EXERCISE BRIEF:
Repeat the records verbatim and leave the pictures out of your copy.

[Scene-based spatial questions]
···
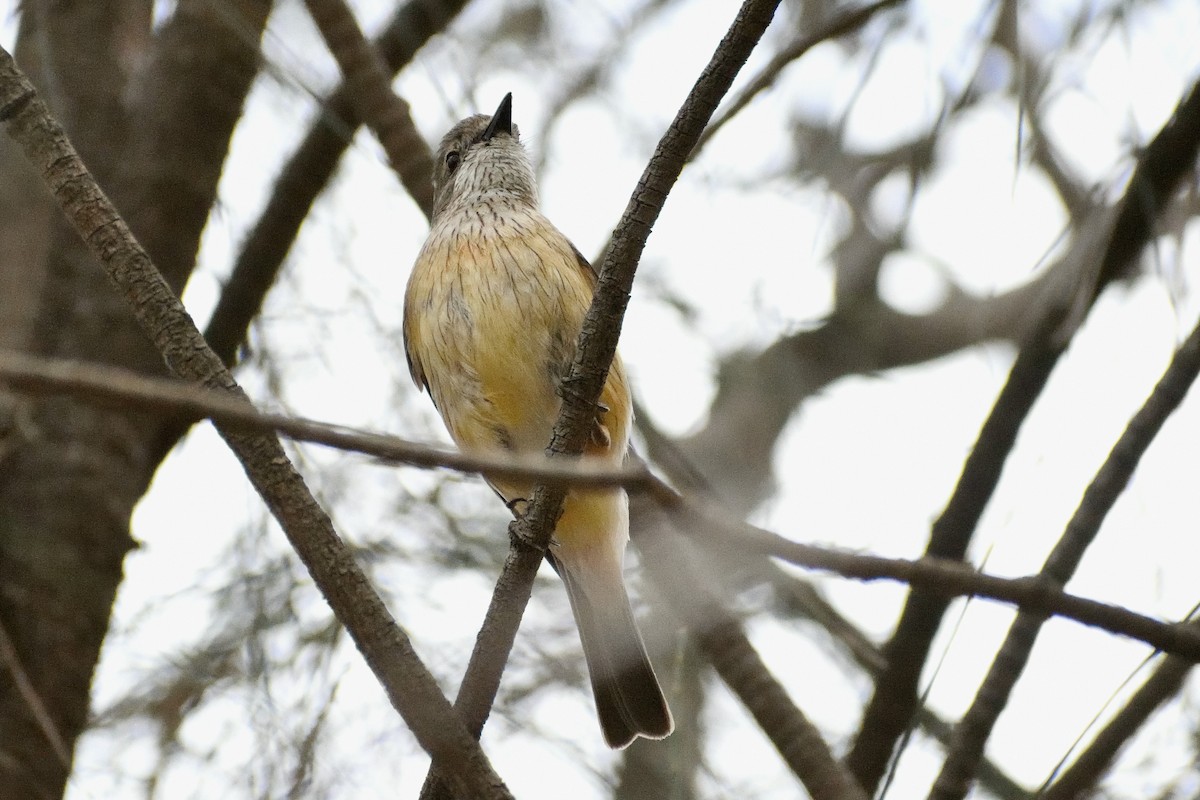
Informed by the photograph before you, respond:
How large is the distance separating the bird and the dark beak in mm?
769

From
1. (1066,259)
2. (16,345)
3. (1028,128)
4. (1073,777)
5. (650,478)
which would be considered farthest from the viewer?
(16,345)

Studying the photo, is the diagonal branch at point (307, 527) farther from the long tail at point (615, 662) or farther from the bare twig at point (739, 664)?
the long tail at point (615, 662)

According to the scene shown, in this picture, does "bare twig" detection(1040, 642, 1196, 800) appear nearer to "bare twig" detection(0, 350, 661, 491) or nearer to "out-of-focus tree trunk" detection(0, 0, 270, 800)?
"bare twig" detection(0, 350, 661, 491)

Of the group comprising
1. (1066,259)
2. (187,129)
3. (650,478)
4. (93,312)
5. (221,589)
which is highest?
(187,129)

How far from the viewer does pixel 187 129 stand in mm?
4875

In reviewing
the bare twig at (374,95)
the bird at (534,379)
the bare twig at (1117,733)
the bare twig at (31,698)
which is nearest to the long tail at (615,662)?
the bird at (534,379)

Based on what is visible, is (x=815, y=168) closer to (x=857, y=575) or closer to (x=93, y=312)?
(x=93, y=312)

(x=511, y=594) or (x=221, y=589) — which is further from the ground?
(x=221, y=589)

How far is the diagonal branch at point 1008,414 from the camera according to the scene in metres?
3.40

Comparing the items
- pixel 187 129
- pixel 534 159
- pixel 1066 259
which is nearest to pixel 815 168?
pixel 1066 259

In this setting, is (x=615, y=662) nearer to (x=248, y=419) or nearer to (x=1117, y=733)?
(x=1117, y=733)

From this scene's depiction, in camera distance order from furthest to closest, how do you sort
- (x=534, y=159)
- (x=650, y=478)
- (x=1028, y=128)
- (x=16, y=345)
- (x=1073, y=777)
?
1. (x=534, y=159)
2. (x=16, y=345)
3. (x=1028, y=128)
4. (x=1073, y=777)
5. (x=650, y=478)

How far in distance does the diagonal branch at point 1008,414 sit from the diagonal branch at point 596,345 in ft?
3.48

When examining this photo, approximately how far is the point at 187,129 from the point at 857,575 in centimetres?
378
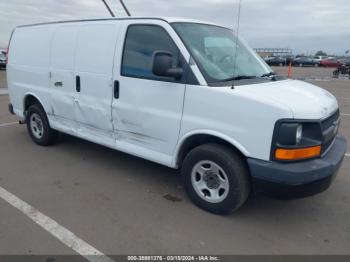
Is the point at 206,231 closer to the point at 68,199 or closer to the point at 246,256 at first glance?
the point at 246,256

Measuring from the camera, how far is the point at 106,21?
181 inches

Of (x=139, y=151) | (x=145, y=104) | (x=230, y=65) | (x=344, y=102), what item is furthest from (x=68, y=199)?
(x=344, y=102)

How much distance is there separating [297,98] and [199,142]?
1.15 m

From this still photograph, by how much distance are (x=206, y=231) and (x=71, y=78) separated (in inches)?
119

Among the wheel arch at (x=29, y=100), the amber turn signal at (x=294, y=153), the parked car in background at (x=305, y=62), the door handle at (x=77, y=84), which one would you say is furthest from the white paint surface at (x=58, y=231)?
the parked car in background at (x=305, y=62)

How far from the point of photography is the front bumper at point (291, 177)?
124 inches

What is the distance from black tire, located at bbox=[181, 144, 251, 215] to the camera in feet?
11.3

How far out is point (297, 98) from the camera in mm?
3383

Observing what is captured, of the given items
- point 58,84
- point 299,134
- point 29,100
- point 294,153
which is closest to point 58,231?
point 294,153

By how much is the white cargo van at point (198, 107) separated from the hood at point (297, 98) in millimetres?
13

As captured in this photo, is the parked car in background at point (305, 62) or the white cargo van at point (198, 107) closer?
the white cargo van at point (198, 107)

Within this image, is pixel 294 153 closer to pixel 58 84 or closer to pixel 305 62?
pixel 58 84

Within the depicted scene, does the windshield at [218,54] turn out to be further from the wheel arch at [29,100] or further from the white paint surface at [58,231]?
the wheel arch at [29,100]

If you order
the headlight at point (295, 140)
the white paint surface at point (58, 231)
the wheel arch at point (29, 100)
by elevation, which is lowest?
the white paint surface at point (58, 231)
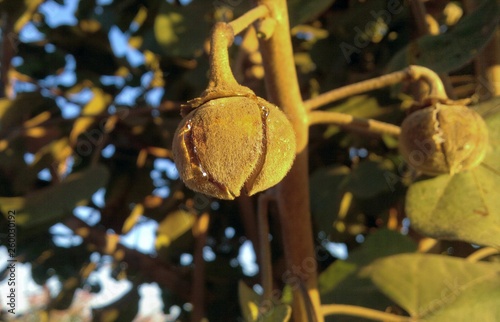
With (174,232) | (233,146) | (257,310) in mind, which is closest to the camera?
(233,146)

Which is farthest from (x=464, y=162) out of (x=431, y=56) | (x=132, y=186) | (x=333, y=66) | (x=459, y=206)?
(x=132, y=186)

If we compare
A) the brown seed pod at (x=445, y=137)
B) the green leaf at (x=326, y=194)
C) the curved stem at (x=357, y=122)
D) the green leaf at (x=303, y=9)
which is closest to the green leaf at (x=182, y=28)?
the green leaf at (x=303, y=9)

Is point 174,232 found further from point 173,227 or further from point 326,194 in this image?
point 326,194

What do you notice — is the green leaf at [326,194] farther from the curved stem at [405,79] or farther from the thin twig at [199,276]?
the curved stem at [405,79]

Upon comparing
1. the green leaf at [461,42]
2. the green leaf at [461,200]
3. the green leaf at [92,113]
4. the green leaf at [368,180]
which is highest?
the green leaf at [461,42]

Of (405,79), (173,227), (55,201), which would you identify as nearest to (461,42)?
(405,79)

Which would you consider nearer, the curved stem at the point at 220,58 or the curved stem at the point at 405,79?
the curved stem at the point at 220,58

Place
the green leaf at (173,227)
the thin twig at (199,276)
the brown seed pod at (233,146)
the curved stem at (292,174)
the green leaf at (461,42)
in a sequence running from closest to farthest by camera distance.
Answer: the brown seed pod at (233,146) < the curved stem at (292,174) < the green leaf at (461,42) < the thin twig at (199,276) < the green leaf at (173,227)
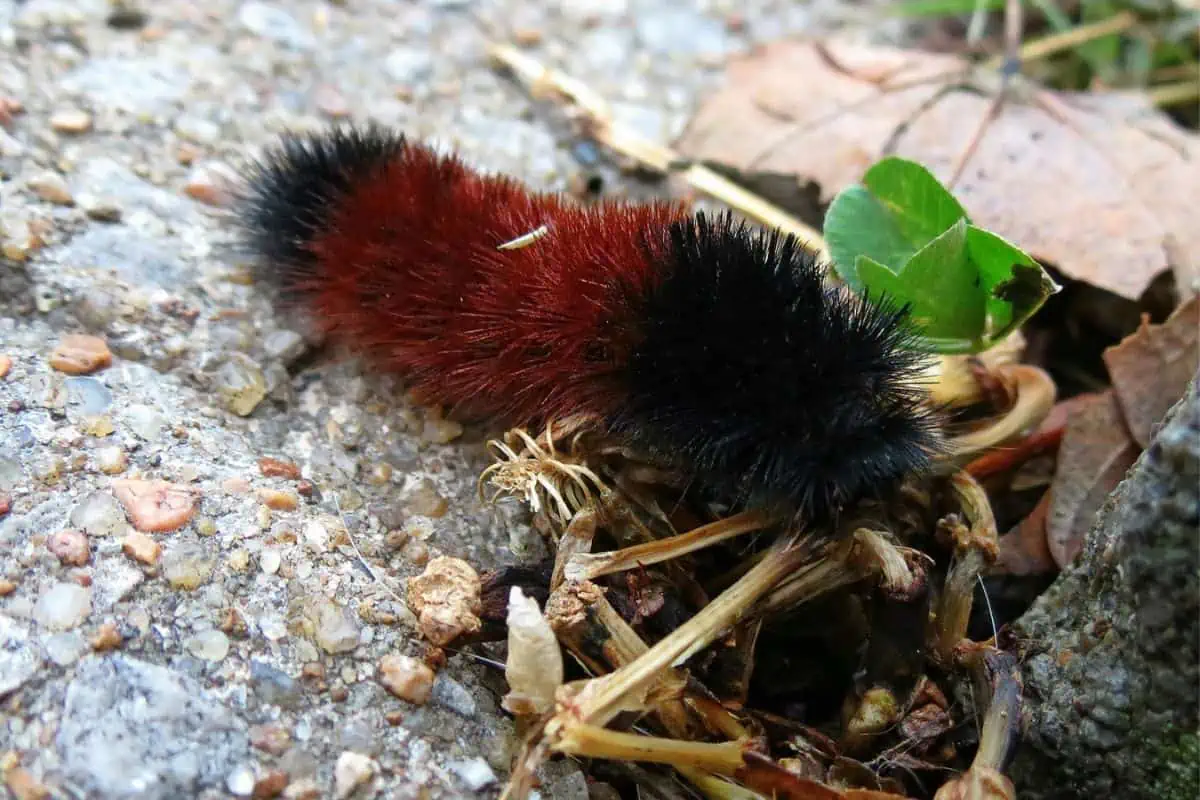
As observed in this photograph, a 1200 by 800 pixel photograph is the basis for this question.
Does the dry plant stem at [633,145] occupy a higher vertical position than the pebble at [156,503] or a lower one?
higher

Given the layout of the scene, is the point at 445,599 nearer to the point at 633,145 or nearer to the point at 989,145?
the point at 633,145

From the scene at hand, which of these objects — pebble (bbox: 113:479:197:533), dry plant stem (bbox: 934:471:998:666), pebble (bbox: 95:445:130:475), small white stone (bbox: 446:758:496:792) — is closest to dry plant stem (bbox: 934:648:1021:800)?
dry plant stem (bbox: 934:471:998:666)

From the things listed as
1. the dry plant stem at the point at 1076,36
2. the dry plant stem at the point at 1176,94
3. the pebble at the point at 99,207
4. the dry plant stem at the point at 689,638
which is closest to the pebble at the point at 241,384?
the pebble at the point at 99,207

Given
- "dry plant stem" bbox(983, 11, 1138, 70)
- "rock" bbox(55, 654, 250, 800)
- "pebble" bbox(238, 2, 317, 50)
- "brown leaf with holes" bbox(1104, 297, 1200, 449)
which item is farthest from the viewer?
"dry plant stem" bbox(983, 11, 1138, 70)

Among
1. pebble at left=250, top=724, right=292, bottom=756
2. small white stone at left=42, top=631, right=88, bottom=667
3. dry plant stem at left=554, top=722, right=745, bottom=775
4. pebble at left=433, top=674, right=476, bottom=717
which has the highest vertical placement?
dry plant stem at left=554, top=722, right=745, bottom=775

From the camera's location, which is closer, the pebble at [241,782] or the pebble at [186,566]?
the pebble at [241,782]

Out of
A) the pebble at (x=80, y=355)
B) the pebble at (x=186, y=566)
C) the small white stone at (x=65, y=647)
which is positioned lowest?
the small white stone at (x=65, y=647)

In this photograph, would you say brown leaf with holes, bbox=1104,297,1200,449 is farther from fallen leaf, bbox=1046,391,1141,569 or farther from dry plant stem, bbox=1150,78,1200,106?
dry plant stem, bbox=1150,78,1200,106

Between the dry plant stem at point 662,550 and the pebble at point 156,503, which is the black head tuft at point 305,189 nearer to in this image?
the pebble at point 156,503
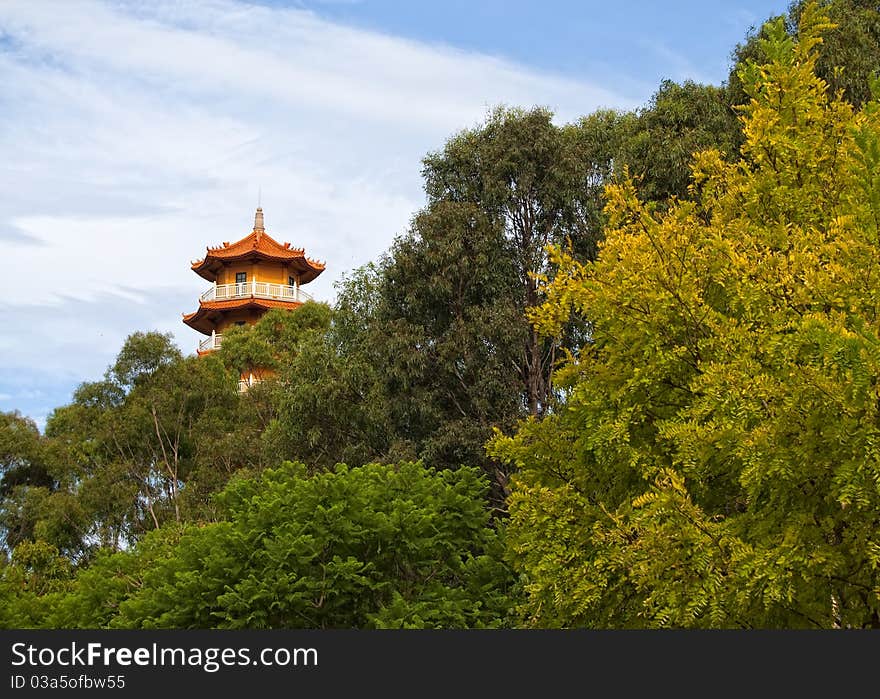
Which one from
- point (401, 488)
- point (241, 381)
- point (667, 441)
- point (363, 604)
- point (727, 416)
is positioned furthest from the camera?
···
CORRECT RESPONSE:
Informed by the photograph before you, respond:
How large is the distance separating the bird and the dark beak in mm?
769

From
1. (1066,259)
2. (16,345)
3. (1028,128)
4. (1073,777)
5. (650,478)
which would be considered farthest from the viewer?
(16,345)

Studying the photo, is the diagonal branch at point (307, 527) farther from the long tail at point (615, 662) or farther from the bare twig at point (739, 664)?
the long tail at point (615, 662)

According to the scene shown, in this picture, does "bare twig" detection(1040, 642, 1196, 800) appear nearer to "bare twig" detection(0, 350, 661, 491) or nearer to "out-of-focus tree trunk" detection(0, 0, 270, 800)?
"bare twig" detection(0, 350, 661, 491)

Of the group comprising
1. (1066,259)
2. (187,129)
3. (650,478)
4. (93,312)
5. (221,589)
which is highest?
(187,129)

How far from the viewer does pixel 187 129 stand in mm?
4875

In reviewing
the bare twig at (374,95)
the bird at (534,379)
the bare twig at (1117,733)
the bare twig at (31,698)
which is nearest to the long tail at (615,662)?
the bird at (534,379)

Based on what is visible, is (x=815, y=168) closer to (x=857, y=575) or closer to (x=93, y=312)?
(x=93, y=312)

(x=511, y=594) or (x=221, y=589) — which is further from the ground?
(x=221, y=589)

How far is the diagonal branch at point 1008,414 from the camera according to the scene in metres?
3.40

Comparing the items
- pixel 187 129
- pixel 534 159
- pixel 1066 259
which is nearest to pixel 815 168?
pixel 1066 259

In this setting, is (x=615, y=662) nearer to (x=248, y=419) or nearer to (x=1117, y=733)?
(x=1117, y=733)

From this scene's depiction, in camera distance order from furthest to closest, how do you sort
- (x=534, y=159)
- (x=650, y=478)
- (x=1028, y=128)
- (x=16, y=345)
- (x=1073, y=777)
?
1. (x=534, y=159)
2. (x=16, y=345)
3. (x=1028, y=128)
4. (x=1073, y=777)
5. (x=650, y=478)

How far in distance does the diagonal branch at point 1008,414 sit from the diagonal branch at point 596,345 in ft?
3.48

When examining this photo, approximately how far is the point at 187,129 from the point at 857,575 in centimetres?
378
Is the point at 206,231 closer to the point at 68,199 or closer to the point at 246,256 at first glance?
the point at 246,256

Measuring from the camera, how far is the point at 106,21?
181 inches

Of (x=139, y=151) | (x=145, y=104) | (x=230, y=65) | (x=344, y=102), what item is furthest from (x=68, y=199)?
(x=344, y=102)

How much distance is there separating [297,98] and [199,142]?
1.15 m

From this still photograph, by how much distance are (x=206, y=231) and (x=71, y=78) separated (in inches)?
119

Among the wheel arch at (x=29, y=100), the amber turn signal at (x=294, y=153), the parked car in background at (x=305, y=62), the door handle at (x=77, y=84), which one would you say is furthest from the white paint surface at (x=58, y=231)?
the parked car in background at (x=305, y=62)

How far from the point of photography is the front bumper at point (291, 177)?
124 inches

What is the distance from black tire, located at bbox=[181, 144, 251, 215] to the camera in feet?
11.3

How far out is point (297, 98) from the camera in mm?
3383

Observing what is captured, of the given items
- point 58,84
- point 299,134
- point 29,100
- point 294,153
which is closest to point 58,231?
point 294,153

By how much is the white cargo van at point (198, 107) separated from the hood at point (297, 98) in millimetres?
13

As captured in this photo, is the parked car in background at point (305, 62) or the white cargo van at point (198, 107) closer?
the white cargo van at point (198, 107)

Within this image, is pixel 294 153 closer to pixel 58 84 or closer to pixel 305 62?
pixel 58 84

Within the depicted scene, does the windshield at [218,54] turn out to be further from the wheel arch at [29,100] or further from the white paint surface at [58,231]?
the wheel arch at [29,100]

If you order
the headlight at point (295, 140)
the white paint surface at point (58, 231)
the wheel arch at point (29, 100)
by elevation, which is lowest?
the white paint surface at point (58, 231)
With (174,232) | (233,146) | (257,310) in mind, which is closest to the camera?
(233,146)

Which is farthest from (x=464, y=162) out of (x=431, y=56) | (x=132, y=186) | (x=333, y=66) | (x=459, y=206)?
(x=132, y=186)

If we compare
A) the brown seed pod at (x=445, y=137)
B) the green leaf at (x=326, y=194)
C) the curved stem at (x=357, y=122)
D) the green leaf at (x=303, y=9)
which is closest to the green leaf at (x=182, y=28)?
the green leaf at (x=303, y=9)

Is point 174,232 found further from point 173,227 or further from point 326,194 in this image?
point 326,194

What do you notice — is the green leaf at [326,194] farther from the curved stem at [405,79] or farther from the thin twig at [199,276]?
the curved stem at [405,79]

Upon comparing
1. the green leaf at [461,42]
2. the green leaf at [461,200]
3. the green leaf at [92,113]
4. the green leaf at [368,180]
which is highest?
the green leaf at [461,42]

Of (405,79), (173,227), (55,201), which would you identify as nearest to (461,42)?
(405,79)

Which would you consider nearer, the curved stem at the point at 220,58 or the curved stem at the point at 405,79?
the curved stem at the point at 220,58

Place
the green leaf at (173,227)
the thin twig at (199,276)
the brown seed pod at (233,146)
the curved stem at (292,174)
the green leaf at (461,42)
in a sequence running from closest to farthest by camera distance.
Answer: the brown seed pod at (233,146) < the curved stem at (292,174) < the green leaf at (461,42) < the thin twig at (199,276) < the green leaf at (173,227)
As observed in this photograph, a 1200 by 800 pixel photograph is the basis for this question.
Does the dry plant stem at [633,145] occupy a higher vertical position than the pebble at [156,503] or a lower one?
higher

Given the layout of the scene, is the point at 445,599 nearer to the point at 633,145 or nearer to the point at 989,145?
the point at 633,145

From the scene at hand, which of these objects — pebble (bbox: 113:479:197:533), dry plant stem (bbox: 934:471:998:666), pebble (bbox: 95:445:130:475), small white stone (bbox: 446:758:496:792) — is closest to dry plant stem (bbox: 934:648:1021:800)?
dry plant stem (bbox: 934:471:998:666)

From the things listed as
1. the dry plant stem at the point at 1076,36
2. the dry plant stem at the point at 1176,94
3. the pebble at the point at 99,207
4. the dry plant stem at the point at 689,638
which is closest to the pebble at the point at 241,384?
the pebble at the point at 99,207

Given
- "dry plant stem" bbox(983, 11, 1138, 70)
- "rock" bbox(55, 654, 250, 800)
- "pebble" bbox(238, 2, 317, 50)
- "brown leaf with holes" bbox(1104, 297, 1200, 449)
which item is farthest from the viewer?
"dry plant stem" bbox(983, 11, 1138, 70)

Among
1. pebble at left=250, top=724, right=292, bottom=756
2. small white stone at left=42, top=631, right=88, bottom=667
3. dry plant stem at left=554, top=722, right=745, bottom=775
4. pebble at left=433, top=674, right=476, bottom=717
which has the highest vertical placement?
dry plant stem at left=554, top=722, right=745, bottom=775

From the camera's location, which is closer, the pebble at [241,782] or the pebble at [186,566]?
the pebble at [241,782]

Out of
A) the pebble at (x=80, y=355)
B) the pebble at (x=186, y=566)
C) the small white stone at (x=65, y=647)
which is positioned lowest?
the small white stone at (x=65, y=647)

In this photograph, would you say brown leaf with holes, bbox=1104,297,1200,449 is farther from fallen leaf, bbox=1046,391,1141,569 or farther from dry plant stem, bbox=1150,78,1200,106?
dry plant stem, bbox=1150,78,1200,106

Between the dry plant stem at point 662,550 and the pebble at point 156,503, which is the black head tuft at point 305,189 nearer to in this image?
the pebble at point 156,503
Which one from
- point (401, 488)
- point (241, 381)
- point (667, 441)
- point (363, 604)
- point (727, 416)
is positioned furthest from the camera?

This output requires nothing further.